RECORD SET:

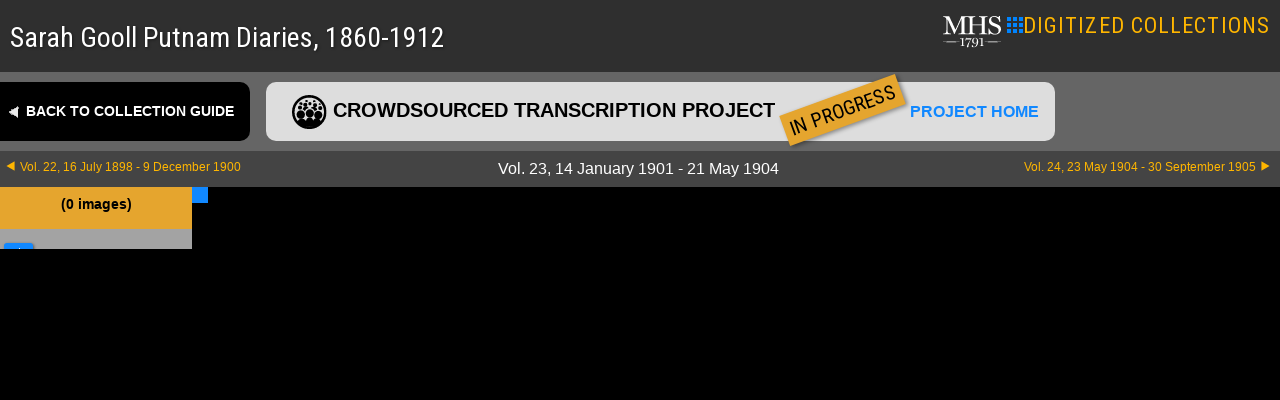

--- FILE ---
content_type: text/html; charset=UTF-8
request_url: https://www.masshist.org/collection-guides/digitized/fa0176/vol23/103
body_size: 2663
content:
<!DOCTYPE html>
<html lang="en" class="fa0176">
<head>
	<meta charset="utf-8" />
	<meta http-equiv="X-UA-Compatible" content="IE=edge,chrome=1" />
	<title>Sarah Gooll Putnam Diaries, 1860-1912</title>
	<link rel="shortcut icon" href="/favicon.ico" />
	<!--mobile-->
	<meta name="viewport" content="width=device-width, initial-scale=1.0" />
		<link href="/collection-guides/css/mets.css?v=144" rel="stylesheet" type="text/css" />
	<link rel="preconnect" href="https://fonts.googleapis.com">
	<link rel="preconnect" href="https://fonts.gstatic.com" crossorigin>
	<link href="https://fonts.googleapis.com/css2?family=Jomolhari&family=Roboto+Condensed:ital,wght@0,100..900;1,100..900&display=swap" rel="stylesheet">
	<link rel="stylesheet" href="/style/img-viewer-2014-v02.css" type="text/css"/>
	<script src="/incl/js/dialogbox.js"></script>
	<script src="/incl/js/jquery-3.3.1.min.js"></script>
	<script src="/lib/image-helper/lazy-loader4-jq.js"></script>
	
	<link rel="stylesheet" href="/style/osd_viewer_2016.css" media="all" />

</head>
<body class="mets_viewer">
	<div id="masterc">
		<div id="MMplaceholder"></div>
		<div class="mets_header">
			<h1 id="metsTitle">
				Sarah Gooll Putnam Diaries, 1860-1912											</h1>

			<div class="core">
								<a id="mhslogo" href="/"><img src="/images/banners/mhs_initialism_white.svg" alt="Massachusetts Historical Society"/></a>
				<a href="/collection-guides"><img src="/collection-guides/images/digitized-16px.png" width="16" height="16"/>DIGITIZED COLLECTIONS</a>
			</div>
		</div>

		<div class="mets_nav">
			<div class="row1">
				<a class="backToCG" href="/collection-guides/view/fa0176?smid=vol23">Back to collection guide</a>
				<span id="crowdProject" class="crowdTitle">
					<img src="/collection-guides/images/crowd-source-icon-2.svg" alt="simple icon of three human figures"/>
					Crowdsourced Transcription Project <span id="crowdStatus" class="crowdStatus"></span> <a id="crowdLink" href="/mymhs/projecthub/project/">Project home</a>
 				</span>
				<br class="clear"/>
			</div>

						
			<div class="row2">
				<a class="next" href="/collection-guides/digitized/fa0176/vol24">Vol. 24, 23 May 1904 - 30 September 1905</a>
								<a class="prev" href="/collection-guides/digitized/fa0176/vol22">Vol. 22, 16 July 1898 - 9 December 1900</a>
								<span class="currentFolder" id="metsCurrentF">Vol. 23, 14 January 1901 - 21 May 1904				</span>
				
			</div>
		</div>
		
		<div id="imageRow" class="image_row">
			<div id="col1" class="col1">
				<div class="folderContents">
										 <span class="count"> (0&nbsp;images) </span>
					 <span id="txProgress" class="txProgress"></span>
				</div>
				<div id="imageTray" class="image_tray">
					<div class="widerChooser"><span class="widener" title="toggle grid view"> </span></div>
									
				</div><!--//imageTray-->
			</div><!-- //col 1-->
			
			
			<div id="thisImage">
				<div id="currentImage" class="currentImage"></div>

				<div id="trxViewer">
					<div class="toolbar" id="trxToolbar">
						crowdsourced transcription
						<button id="trxToggle">
							<svg xmlns="http://www.w3.org/2000/svg" fill="none" viewBox="0 0 24 24" stroke-width="1.5" stroke="currentColor" class="size-6">
									<path stroke-linecap="round" stroke-linejoin="round" d="m4.5 15.75 7.5-7.5 7.5 7.5" />
							</svg>
						</button>
					</div>

					<div id="trxScroller">
						<div id="trxText"></div>
						<div class="feedbackLink">
							<a href="https://docs.google.com/forms/d/e/1FAIpQLSdKdAj-nZN3Y6aRHDioS2prlgPKHPC8ZD59VQl2DQGvA-MSEg/viewform?usp=header" target="_blank">
								<div class="c1">
									<svg xmlns="http://www.w3.org/2000/svg" fill="none" viewBox="0 0 24 24" stroke-width="1.5" stroke="currentColor" class="size-6">
									<path stroke-linecap="round" stroke-linejoin="round" d="M15.182 15.182a4.5 4.5 0 0 1-6.364 0M21 12a9 9 0 1 1-18 0 9 9 0 0 1 18 0ZM9.75 9.75c0 .414-.168.75-.375.75S9 10.164 9 9.75 9.168 9 9.375 9s.375.336.375.75Zm-.375 0h.008v.015h-.008V9.75Zm5.625 0c0 .414-.168.75-.375.75s-.375-.336-.375-.75.168-.75.375-.75.375.336.375.75Zm-.375 0h.008v.015h-.008V9.75Z" />
									</svg>


									<svg xmlns="http://www.w3.org/2000/svg" fill="none" viewBox="0 0 24 24" stroke-width="1.5" stroke="currentColor" class="size-6">
									<path stroke-linecap="round" stroke-linejoin="round" d="M15.182 16.318A4.486 4.486 0 0 0 12.016 15a4.486 4.486 0 0 0-3.198 1.318M21 12a9 9 0 1 1-18 0 9 9 0 0 1 18 0ZM9.75 9.75c0 .414-.168.75-.375.75S9 10.164 9 9.75 9.168 9 9.375 9s.375.336.375.75Zm-.375 0h.008v.015h-.008V9.75Zm5.625 0c0 .414-.168.75-.375.75s-.375-.336-.375-.75.168-.75.375-.75.375.336.375.75Zm-.375 0h.008v.015h-.008V9.75Z" />
									</svg>

									<svg xmlns="http://www.w3.org/2000/svg" fill="none" viewBox="0 0 24 24" stroke-width="1.5" stroke="currentColor" class="size-6">
									<path stroke-linecap="round" stroke-linejoin="round" d="M9.879 7.519c1.171-1.025 3.071-1.025 4.242 0 1.172 1.025 1.172 2.687 0 3.712-.203.179-.43.326-.67.442-.745.361-1.45.999-1.45 1.827v.75M21 12a9 9 0 1 1-18 0 9 9 0 0 1 18 0Zm-9 5.25h.008v.008H12v-.008Z" />
									</svg>
								</div>

								<div class="c2">
									<strong>We'd love your feedback</strong>
									<p>Tell us about your experience with the crowdsourced transcriptions <svg xmlns="http://www.w3.org/2000/svg" fill="none" viewBox="0 0 24 24" stroke-width="1.5" stroke="currentColor" class="size-6">
									<path stroke-linecap="round" stroke-linejoin="round" d="M13.5 4.5 21 12m0 0-7.5 7.5M21 12H3" />
									</svg>
									</p>
								</div>
							</a>
						</div>
					</div><!--trxScroller-->
					<div id="trxResizer"></div>
				</div>
			</div><!-- #thisImages-->


			<div id="docImageC">
			
		
				<div  id="osd_viewer" ></div>
	
		
								
	
			</div><!--//docImage-->
		</div><!--//imageRow-->
	</div><!--//masterc-->

<script>
(function(){
	if(document.cookie.indexOf("myMHSloggedin=") > -1) {
		var t = document.createElement("script"); t.type = "text/javascript"; t.async = true;
		t.src = "/mymhs/js/mymhs-compiled.js?v=.47";
		document.body.appendChild(t);
	}

})();</script>
<script src="/collection-guides/crowd-whitelist.js?v=144"></script>
<script src="/collection-guides/js/mets.js?v=144"></script>
<script src="/incl/js/openseadragon/openseadragon.min.js"></script>
<script src="/incl/js/osd-2020.js"></script>

<script>
	var osd_viewer_config = {
		id: "osd_viewer",
		fillVertSpace: false,
		url: ""
	}
</script>

<script async src="https://www.googletagmanager.com/gtag/js?id=G-1174Q9G3RC"></script>
<script>
  window.dataLayer = window.dataLayer || [];
  function gtag(){dataLayer.push(arguments);}
  gtag('js', new Date());

  gtag('config', 'G-1174Q9G3RC');
</script>
</body>
</html>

WORK INSTRUCTIONS: Restate the listing word for word and drop the pictures.

EXERCISE ANSWER:
--- FILE ---
content_type: text/html; charset=UTF-8
request_url: https://www.masshist.org/collection-guides/digitized/fa0176/vol23/103
body_size: 2663
content:
<!DOCTYPE html>
<html lang="en" class="fa0176">
<head>
	<meta charset="utf-8" />
	<meta http-equiv="X-UA-Compatible" content="IE=edge,chrome=1" />
	<title>Sarah Gooll Putnam Diaries, 1860-1912</title>
	<link rel="shortcut icon" href="/favicon.ico" />
	<!--mobile-->
	<meta name="viewport" content="width=device-width, initial-scale=1.0" />
		<link href="/collection-guides/css/mets.css?v=144" rel="stylesheet" type="text/css" />
	<link rel="preconnect" href="https://fonts.googleapis.com">
	<link rel="preconnect" href="https://fonts.gstatic.com" crossorigin>
	<link href="https://fonts.googleapis.com/css2?family=Jomolhari&family=Roboto+Condensed:ital,wght@0,100..900;1,100..900&display=swap" rel="stylesheet">
	<link rel="stylesheet" href="/style/img-viewer-2014-v02.css" type="text/css"/>
	<script src="/incl/js/dialogbox.js"></script>
	<script src="/incl/js/jquery-3.3.1.min.js"></script>
	<script src="/lib/image-helper/lazy-loader4-jq.js"></script>
	
	<link rel="stylesheet" href="/style/osd_viewer_2016.css" media="all" />

</head>
<body class="mets_viewer">
	<div id="masterc">
		<div id="MMplaceholder"></div>
		<div class="mets_header">
			<h1 id="metsTitle">
				Sarah Gooll Putnam Diaries, 1860-1912											</h1>

			<div class="core">
								<a id="mhslogo" href="/"><img src="/images/banners/mhs_initialism_white.svg" alt="Massachusetts Historical Society"/></a>
				<a href="/collection-guides"><img src="/collection-guides/images/digitized-16px.png" width="16" height="16"/>DIGITIZED COLLECTIONS</a>
			</div>
		</div>

		<div class="mets_nav">
			<div class="row1">
				<a class="backToCG" href="/collection-guides/view/fa0176?smid=vol23">Back to collection guide</a>
				<span id="crowdProject" class="crowdTitle">
					<img src="/collection-guides/images/crowd-source-icon-2.svg" alt="simple icon of three human figures"/>
					Crowdsourced Transcription Project <span id="crowdStatus" class="crowdStatus"></span> <a id="crowdLink" href="/mymhs/projecthub/project/">Project home</a>
 				</span>
				<br class="clear"/>
			</div>

						
			<div class="row2">
				<a class="next" href="/collection-guides/digitized/fa0176/vol24">Vol. 24, 23 May 1904 - 30 September 1905</a>
								<a class="prev" href="/collection-guides/digitized/fa0176/vol22">Vol. 22, 16 July 1898 - 9 December 1900</a>
								<span class="currentFolder" id="metsCurrentF">Vol. 23, 14 January 1901 - 21 May 1904				</span>
				
			</div>
		</div>
		
		<div id="imageRow" class="image_row">
			<div id="col1" class="col1">
				<div class="folderContents">
										 <span class="count"> (0&nbsp;images) </span>
					 <span id="txProgress" class="txProgress"></span>
				</div>
				<div id="imageTray" class="image_tray">
					<div class="widerChooser"><span class="widener" title="toggle grid view"> </span></div>
									
				</div><!--//imageTray-->
			</div><!-- //col 1-->
			
			
			<div id="thisImage">
				<div id="currentImage" class="currentImage"></div>

				<div id="trxViewer">
					<div class="toolbar" id="trxToolbar">
						crowdsourced transcription
						<button id="trxToggle">
							<svg xmlns="http://www.w3.org/2000/svg" fill="none" viewBox="0 0 24 24" stroke-width="1.5" stroke="currentColor" class="size-6">
									<path stroke-linecap="round" stroke-linejoin="round" d="m4.5 15.75 7.5-7.5 7.5 7.5" />
							</svg>
						</button>
					</div>

					<div id="trxScroller">
						<div id="trxText"></div>
						<div class="feedbackLink">
							<a href="https://docs.google.com/forms/d/e/1FAIpQLSdKdAj-nZN3Y6aRHDioS2prlgPKHPC8ZD59VQl2DQGvA-MSEg/viewform?usp=header" target="_blank">
								<div class="c1">
									<svg xmlns="http://www.w3.org/2000/svg" fill="none" viewBox="0 0 24 24" stroke-width="1.5" stroke="currentColor" class="size-6">
									<path stroke-linecap="round" stroke-linejoin="round" d="M15.182 15.182a4.5 4.5 0 0 1-6.364 0M21 12a9 9 0 1 1-18 0 9 9 0 0 1 18 0ZM9.75 9.75c0 .414-.168.75-.375.75S9 10.164 9 9.75 9.168 9 9.375 9s.375.336.375.75Zm-.375 0h.008v.015h-.008V9.75Zm5.625 0c0 .414-.168.75-.375.75s-.375-.336-.375-.75.168-.75.375-.75.375.336.375.75Zm-.375 0h.008v.015h-.008V9.75Z" />
									</svg>


									<svg xmlns="http://www.w3.org/2000/svg" fill="none" viewBox="0 0 24 24" stroke-width="1.5" stroke="currentColor" class="size-6">
									<path stroke-linecap="round" stroke-linejoin="round" d="M15.182 16.318A4.486 4.486 0 0 0 12.016 15a4.486 4.486 0 0 0-3.198 1.318M21 12a9 9 0 1 1-18 0 9 9 0 0 1 18 0ZM9.75 9.75c0 .414-.168.75-.375.75S9 10.164 9 9.75 9.168 9 9.375 9s.375.336.375.75Zm-.375 0h.008v.015h-.008V9.75Zm5.625 0c0 .414-.168.75-.375.75s-.375-.336-.375-.75.168-.75.375-.75.375.336.375.75Zm-.375 0h.008v.015h-.008V9.75Z" />
									</svg>

									<svg xmlns="http://www.w3.org/2000/svg" fill="none" viewBox="0 0 24 24" stroke-width="1.5" stroke="currentColor" class="size-6">
									<path stroke-linecap="round" stroke-linejoin="round" d="M9.879 7.519c1.171-1.025 3.071-1.025 4.242 0 1.172 1.025 1.172 2.687 0 3.712-.203.179-.43.326-.67.442-.745.361-1.45.999-1.45 1.827v.75M21 12a9 9 0 1 1-18 0 9 9 0 0 1 18 0Zm-9 5.25h.008v.008H12v-.008Z" />
									</svg>
								</div>

								<div class="c2">
									<strong>We'd love your feedback</strong>
									<p>Tell us about your experience with the crowdsourced transcriptions <svg xmlns="http://www.w3.org/2000/svg" fill="none" viewBox="0 0 24 24" stroke-width="1.5" stroke="currentColor" class="size-6">
									<path stroke-linecap="round" stroke-linejoin="round" d="M13.5 4.5 21 12m0 0-7.5 7.5M21 12H3" />
									</svg>
									</p>
								</div>
							</a>
						</div>
					</div><!--trxScroller-->
					<div id="trxResizer"></div>
				</div>
			</div><!-- #thisImages-->


			<div id="docImageC">
			
		
				<div  id="osd_viewer" ></div>
	
		
								
	
			</div><!--//docImage-->
		</div><!--//imageRow-->
	</div><!--//masterc-->

<script>
(function(){
	if(document.cookie.indexOf("myMHSloggedin=") > -1) {
		var t = document.createElement("script"); t.type = "text/javascript"; t.async = true;
		t.src = "/mymhs/js/mymhs-compiled.js?v=.47";
		document.body.appendChild(t);
	}

})();</script>
<script src="/collection-guides/crowd-whitelist.js?v=144"></script>
<script src="/collection-guides/js/mets.js?v=144"></script>
<script src="/incl/js/openseadragon/openseadragon.min.js"></script>
<script src="/incl/js/osd-2020.js"></script>

<script>
	var osd_viewer_config = {
		id: "osd_viewer",
		fillVertSpace: false,
		url: ""
	}
</script>

<script async src="https://www.googletagmanager.com/gtag/js?id=G-1174Q9G3RC"></script>
<script>
  window.dataLayer = window.dataLayer || [];
  function gtag(){dataLayer.push(arguments);}
  gtag('js', new Date());

  gtag('config', 'G-1174Q9G3RC');
</script>
</body>
</html>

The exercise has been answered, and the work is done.